Concepedia

TLDR

Exosomes are proposed as carriers of microRNAs for intercellular communication and as biomarkers, yet no quantitative analysis of their miRNA abundance and stoichiometry has been performed. The study aims to quantitatively assess miRNA–exosome stoichiometry and propose revised models reconciling the communication hypothesis with the observed low miRNA load. The authors quantified exosome and miRNA numbers in replicate samples from five sources (plasma, seminal fluid, dendritic cells, mast cells, and ovarian cancer cells) using a stoichiometric approach. Across all sources, exosomes carried far fewer than one miRNA molecule on average (0.00825 ± 0.02), meaning over 100 exosomes would be required to detect a single copy of an abundant miRNA, indicating most exosomes are unlikely to function as miRNA carriers.

Abstract

Exosomes have been proposed as vehicles for microRNA (miRNA) -based intercellular communication and a source of miRNA biomarkers in bodily fluids. Although exosome preparations contain miRNAs, a quantitative analysis of their abundance and stoichiometry is lacking.

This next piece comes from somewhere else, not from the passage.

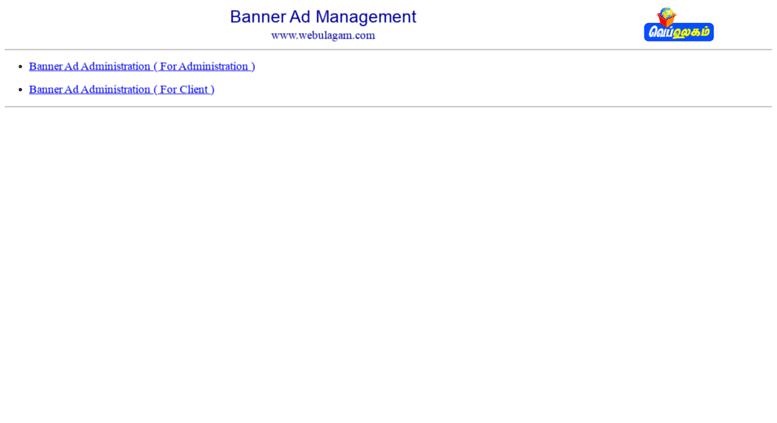 Access Tmads Webdunia Com Banner Ad Management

In the course of studying cancer-associated extracellular miRNAs in patient blood samples, we found that exosome fractions contained a small minority of the miRNA content of plasma. This low yield prompted us to perform a more quantitative assessment of the relationship between miRNAs and exosomes using a stoichiometric approach. We quantified both the number of exosomes and the number of miRNA molecules in replicate samples that were isolated from five diverse sources (i.e., plasma, seminal fluid, dendritic cells, mast cells, and ovarian cancer cells). Regardless of the source, on average, there was far less than one molecule of a given miRNA per exosome, even for the most abundant miRNAs in exosome preparations (mean ± SD across six exosome sources: 0.00825 ± 0.02 miRNA molecules/exosome). Thus, if miRNAs were distributed homogenously across the exosome population, on average, over 100 exosomes would need to be examined to observe one copy of a given abundant miRNA. This stoichiometry of miRNAs and exosomes suggests that most individual exosomes in standard preparations do not carry biologically significant numbers of miRNAs and are, therefore, individually unlikely to be functional as vehicles for miRNA-based communication. We propose revised models to reconcile the exosome-mediated, miRNA-based intercellular communication hypothesis with the observed stoichiometry of miRNAs associated with exosomes.